Nobody believes Obama would launch military
action – or even allow Israel to do so – because at best it would set
back Iran’s programme by a few years, while risking setting the region
ablaze and imperiling US missions in Afghanistan and Iraq. Some in
Washington now see a nuclear-armed Iran as inevitable.
So how did a president who promised a new dawn of diplomacy find himself stuck in the same dilemma as his predecessor?
Two
reasons come to mind: nuclear diplomacy has been eclipsed by the most
traumatic domestic political crisis to have gripped the Islamic
Republic in its 30-year history; and Mr Obama failed to abandon the
Bush administration’s goal to get Iran to forego all enrichment of
uranium.
Many had warned that the Obama administration was heading for
trouble by maintaining the demand that Iran give up enrichment even for
peaceful purposes – a “ridiculous” demand even in the words of an ally
like Senator John Kerry. All of Iran’s political factions agree that
the country deserves the rights of any other signatory to the Nuclear
Non-Proliferation Treaty (NPT), which includes uranium enrichment for
peaceful purposes .
But Washington hawks, together with Israel, Britain and France, say
even peaceful enrichment capability gives Iran the wherewithal to make
a bomb, and is therefore intolerable. And Mr Obama wasn’t about to pick
a fight on the end goals when he launched his much-maligned engagement
policy.
That may have been unfortunate, because different end
goals helped to scupper the Tehran research reactor deal. The
administration’s key goal, as the National Security Adviser Jim Jones
put it, was “to get 1,200 kilograms of low-enriched uranium out of
Iran”. By removing three quarters of Iran’s stockpile – which
hypothetically could be reprocessed to create a single nuclear weapon –
western powers saw the deal as giving them more time to persuade Iran
to forego enrichment altogether.
Iran fundamentally rejects that objective and any implication that
its stockpile of low-enriched uranium is a security threat. But its
skittish response to the reactor deal highlights the extent to which
the regime’s internal power struggle has sabotaged nuclear diplomacy.
The
Iranian side was the first to publicly propose swapping its
low-enriched uranium for fuel, and when the framework for the deal was
agreed at talks in Geneva and Vienna, Mahmoud Ahmadinejad and his
supporters boasted at home of a great victory. The deal, they said, had
forced the West to buckle and tacitly accept Iran’s right to enrich
uranium.
But as details emerged and the international press relayed western
glee over persuading Iran to part with most of its stockpile, Mr
Ahmadinejad came under blistering attack from conservatives,
pragmatists and reformers.
Mr Ahmadinejad suddenly found
himself paralysed by the regime’s internal dynamics, unable to say yes
or no to the West. Tehran’s equivocation was taken as gamesmanship by
western powers, resulting in new condemnation and sanctions threats,
met with more bluster and empty threats by Mr Ahmadinejad.

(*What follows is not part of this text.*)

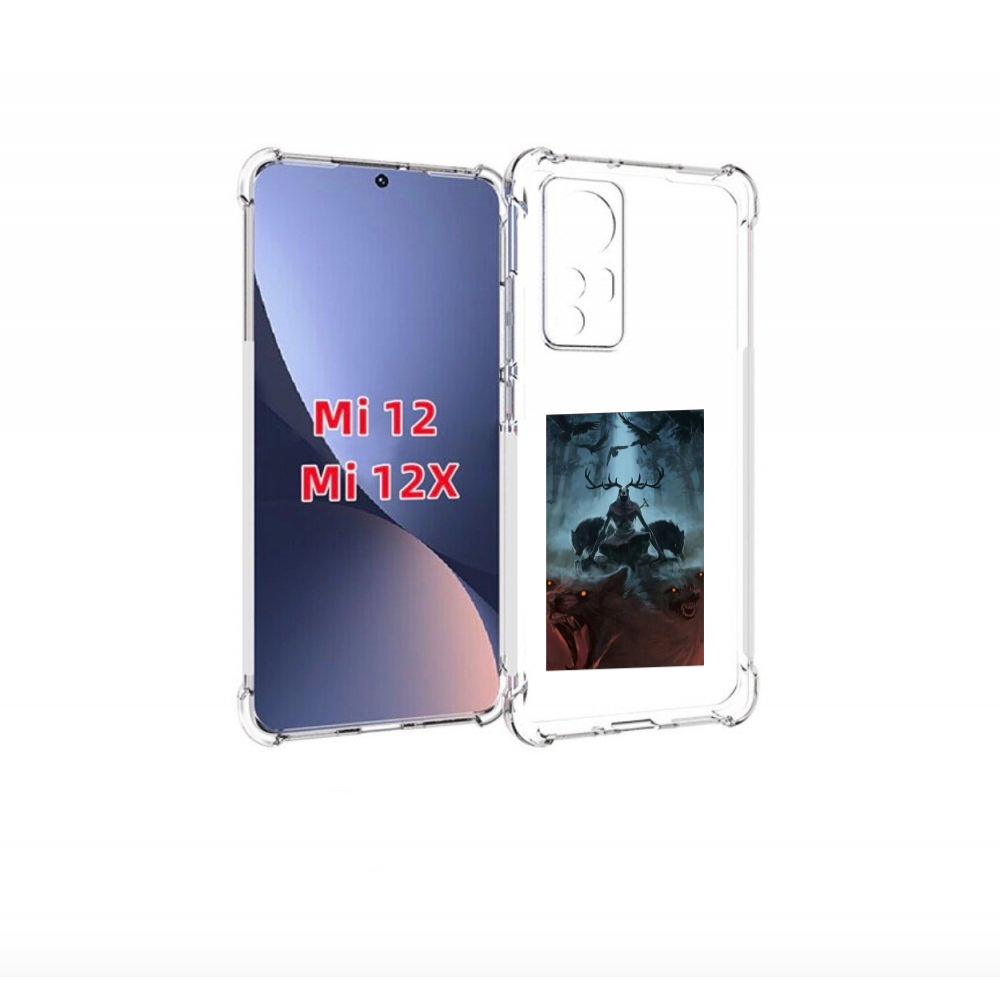 

Чехол бампер MyPads лось демон для Xiaomi 12., Прозрачный, Tocco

As frustrating as it has proven to be, diplomacy remains Mr Obama’s
only serious option – and despite his artificial deadline, it has only
just begun. A diplomatic solution in which Iran agrees to forego
enrichment entirely remains highly unlikely. Imagining Iran could be
tricked on to that road by the reactor deal was a serious mistake.
Still,
talks could produce agreement on measures within the NPT framework to
strengthen safeguards against Iran weaponising nuclear material. That
remains a highly desirable goal, even if getting there would involve a
long and painstaking process. Mr Obama would do well to toss out that
“ticking clock”, a device manufactured by those goading him towards a
confrontation he knows would be disastrous. Considering the
alternatives, the latest Nobel Peace laureate should be ready to give
serious diplomacy with Iran all the time it needs.